Dataset excerpt:
————————

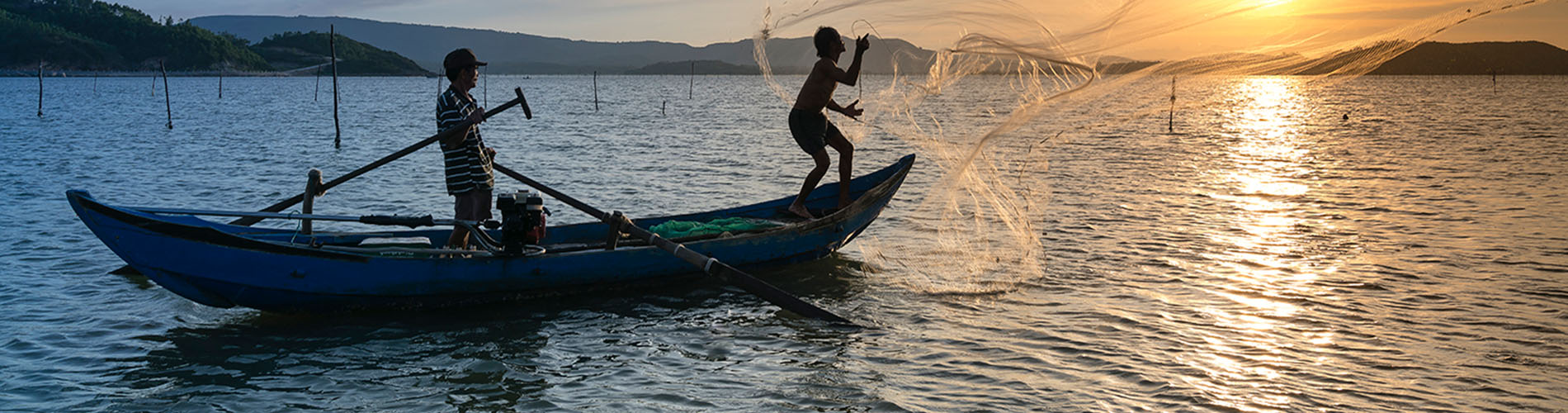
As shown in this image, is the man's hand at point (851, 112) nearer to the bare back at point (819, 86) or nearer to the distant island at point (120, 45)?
the bare back at point (819, 86)

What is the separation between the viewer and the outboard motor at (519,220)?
8500mm

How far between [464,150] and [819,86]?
131 inches

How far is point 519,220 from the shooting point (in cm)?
852

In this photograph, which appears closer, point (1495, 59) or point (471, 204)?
point (471, 204)

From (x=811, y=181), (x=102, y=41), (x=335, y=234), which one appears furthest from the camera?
(x=102, y=41)

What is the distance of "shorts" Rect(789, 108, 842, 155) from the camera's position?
10.3 metres

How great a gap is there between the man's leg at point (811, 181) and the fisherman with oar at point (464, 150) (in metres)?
3.10

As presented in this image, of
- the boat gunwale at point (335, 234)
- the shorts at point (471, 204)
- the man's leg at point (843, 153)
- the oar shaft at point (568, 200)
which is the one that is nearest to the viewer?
the boat gunwale at point (335, 234)

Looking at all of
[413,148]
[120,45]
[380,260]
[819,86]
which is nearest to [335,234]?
[413,148]

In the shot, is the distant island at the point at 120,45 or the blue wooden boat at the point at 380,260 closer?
the blue wooden boat at the point at 380,260

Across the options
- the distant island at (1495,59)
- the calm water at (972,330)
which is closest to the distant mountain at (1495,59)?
the distant island at (1495,59)

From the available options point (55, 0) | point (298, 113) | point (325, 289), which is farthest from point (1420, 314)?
point (55, 0)

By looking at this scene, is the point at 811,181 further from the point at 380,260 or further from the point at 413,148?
the point at 380,260

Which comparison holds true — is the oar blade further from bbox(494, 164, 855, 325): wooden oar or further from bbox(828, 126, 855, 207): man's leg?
bbox(828, 126, 855, 207): man's leg
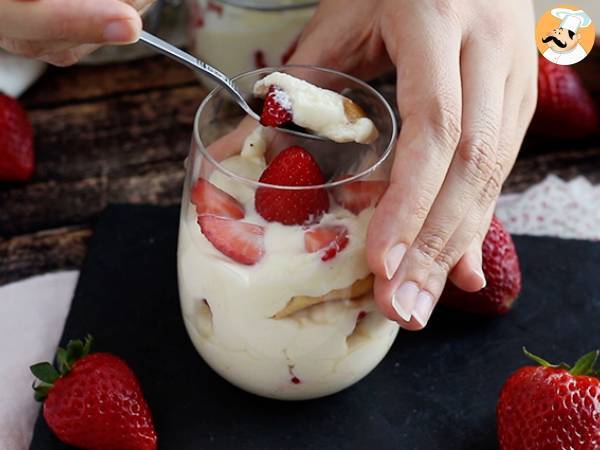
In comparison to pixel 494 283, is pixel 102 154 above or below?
below

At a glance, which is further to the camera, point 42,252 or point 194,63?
point 42,252

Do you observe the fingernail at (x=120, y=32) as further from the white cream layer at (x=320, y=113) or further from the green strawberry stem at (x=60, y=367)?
the green strawberry stem at (x=60, y=367)

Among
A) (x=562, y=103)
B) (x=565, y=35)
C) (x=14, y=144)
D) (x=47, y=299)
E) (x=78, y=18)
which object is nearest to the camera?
(x=78, y=18)

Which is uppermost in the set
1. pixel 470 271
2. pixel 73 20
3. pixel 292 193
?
pixel 73 20

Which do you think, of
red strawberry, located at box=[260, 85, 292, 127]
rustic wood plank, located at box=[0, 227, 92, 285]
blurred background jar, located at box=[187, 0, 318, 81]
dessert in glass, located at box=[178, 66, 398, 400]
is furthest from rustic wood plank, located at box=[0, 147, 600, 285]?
red strawberry, located at box=[260, 85, 292, 127]

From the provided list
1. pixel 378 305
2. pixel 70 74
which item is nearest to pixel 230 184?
pixel 378 305

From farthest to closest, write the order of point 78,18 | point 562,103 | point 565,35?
1. point 562,103
2. point 565,35
3. point 78,18

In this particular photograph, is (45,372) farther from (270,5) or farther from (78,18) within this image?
(270,5)

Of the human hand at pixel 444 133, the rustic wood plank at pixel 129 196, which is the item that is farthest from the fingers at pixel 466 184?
the rustic wood plank at pixel 129 196

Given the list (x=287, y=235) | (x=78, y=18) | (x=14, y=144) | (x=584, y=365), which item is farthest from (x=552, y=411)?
(x=14, y=144)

————————

Reproduce the listing above exactly from the line containing "From the provided list" through its last line, with both of those lines included.

From the provided list
1. pixel 378 305
2. pixel 70 74
which item is nearest to pixel 230 184?
pixel 378 305

From farthest to closest, write the order of point 78,18 | point 562,103 | point 565,35?
1. point 562,103
2. point 565,35
3. point 78,18

In this particular photograph, is (45,372) farther from (270,5) or farther from (78,18) within this image?
(270,5)

Of the human hand at pixel 444 133, the rustic wood plank at pixel 129 196, which is the item that is farthest from the fingers at pixel 466 184?
the rustic wood plank at pixel 129 196

Given the list (x=287, y=235) | (x=78, y=18) | (x=14, y=144) | (x=584, y=365), which item is farthest from (x=552, y=411)?
(x=14, y=144)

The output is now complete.